Semua corat-coret yang berjiwa perjuangan kemerdekaan ini merupakan ungkapan hati nurani rakyat Indonesia yang ingin tetap merdeka dan bebas dari segala macam bentuk penjajahan sosial, ekonomi, dan budaya.

Berdasar ungkapan yang lahir pada awal mula masa kemerdekaan ini, sudahkah kemerdekaan sosial, ekonomi, dan budaya bagi seluruh rakyat Indonesia terwujud? Padahal sampai tahun 1997 ini, usia RI sudah memasuki tahun yang ke-52.

Kehidupan sosial, ekonomi, dan budaya memang merupakan hak asasi setiap manusia di mana saja mereka ini bermukim dan bermasyarakat. Akan tetapi hal ini tidak begitu mudah diwujudkan, seandainya hanya pemerintah saja yang harus bekerja untuk mewujudkannya. Peran serta seluruh lapisan masyarakat untuk mewujudkan kemerdekaan sosial, ekonomi, dan budaya, tetap ikut menjadi tumpuannya. Pengertian ini cukup mewarnai perjuangan kemerdekaan, agar harkat hidup bangsa Indonesia yang sudah terjajah sekian ratus tahun segera bebas merdeka.

Perjuangan untuk mewujudkan kemerdekaan secara sosial, ekonomi, dan budaya ini memang masih perlu diselesaikan melalui pembangunan. Sebab kalau tidak, jangankan tanah air yang diperjuangkan agar segera bebas dari penjajahan, maka para pejuangnya sendiri pun sampai sekarang belum bebas dari beban sosial, ekonomi, dan budaya.

Mereka ini jangankan kapling sebidang tanah untuk tempat tinggalnya di hari tua, air untuk minum sehari-hari pun masih harus membeli. Apakah mereka ini masih harus corat-coret untuk memperoleh tanah dan air yang pernah diperjuangkannya?

* [Blok Data]
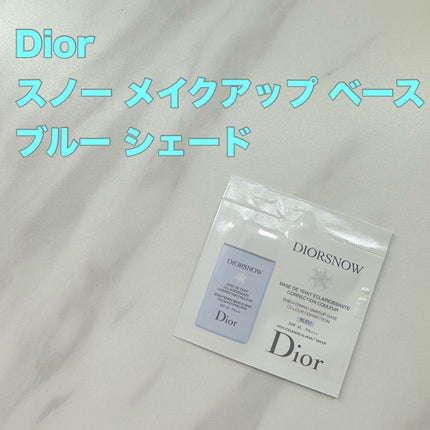 【旧】スノー メイクアップ ベース UV35 SPF35/PA+++/Dior/化粧下地を使ったクチコミ(1枚目)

* [Yang Dikerjakan]
Jawab berdasarkan teks kutipan:
(a) Pada tahun 1997, usia RI sudah memasuki tahun ke berapa?
(b) Selain pemerintah, peran siapa yang tetap menjadi tumpuan untuk mewujudkan kemerdekaan sosial, ekonomi, dan budaya?
(c) Untuk keperluan sehari-hari, apa yang masih harus dibeli oleh para pejuang?
Data di atas tidak berhubungan dengan teks kutipan.

* [Jawaban Tertulis]
(a) Tahun yang ke-52.
(b) Peran serta seluruh lapisan masyarakat.
(c) Air untuk minum sehari-hari.